For the vet, there doesn’t seem to be any hope for improvement. Lowering prices is a surefire way to attract additional trips, but the figures do not place you in the clear. Perhaps the most important thing a veterinarian can do is to improve other facets of the practice: carefully track the numbers, sit down while dealing with a customer and make him or her feel as though s/he has invested a considerable period of time with you (creating a greater expected value), and promote routine check-ups regardless of vaccine schedules.
Keeping Pets Well in an Easy Way
Perhaps an example would make the consumers understand: missing the vet for two years is equal to skipping the doctor for two decades.
We can’t stress this enough for pet owners. It makes no sense to neglect pet treatment for any of the following reasons: cost, time, or commitment (cats despise the vet!). All three will increase the longer you wait to take your pet to the vet. Another reason pet owners ignore the vet is because they believe it is not essential. With the introduction of online veterinary services and pharmacies, many pet owners diagnose their pets at home and manage them according to the Wikipedia article’s guidance.

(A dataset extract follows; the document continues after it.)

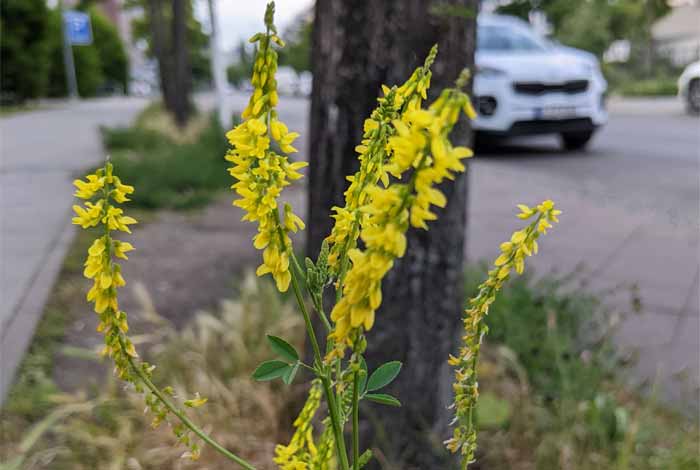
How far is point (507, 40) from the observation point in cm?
930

The Internet is a fantastic resource for gathering all pertinent knowledge, and that information can be taken to your vet appointment as well—but no one on the Internet knows your pet, your dog, or you. The inherent problem with self-diagnosis is that they rely on generic, impersonal knowledge to solve a real, personal problem. Knowing your doctor and allowing your vet to get to respect your pet well enough to treat him or her based on his or her biochemical individuality is a far more insightful decision for keeping pets safe than blindly focusing on a condition based on one or two symptoms.
Pet owners: There are a zillion explanations that the pet can still go to the vet daily.
Veterinarians: There are a million excuses why your clients aren’t coming to visit you daily. Change it now by having an open conversation on your practice’s true importance and the definition of competence.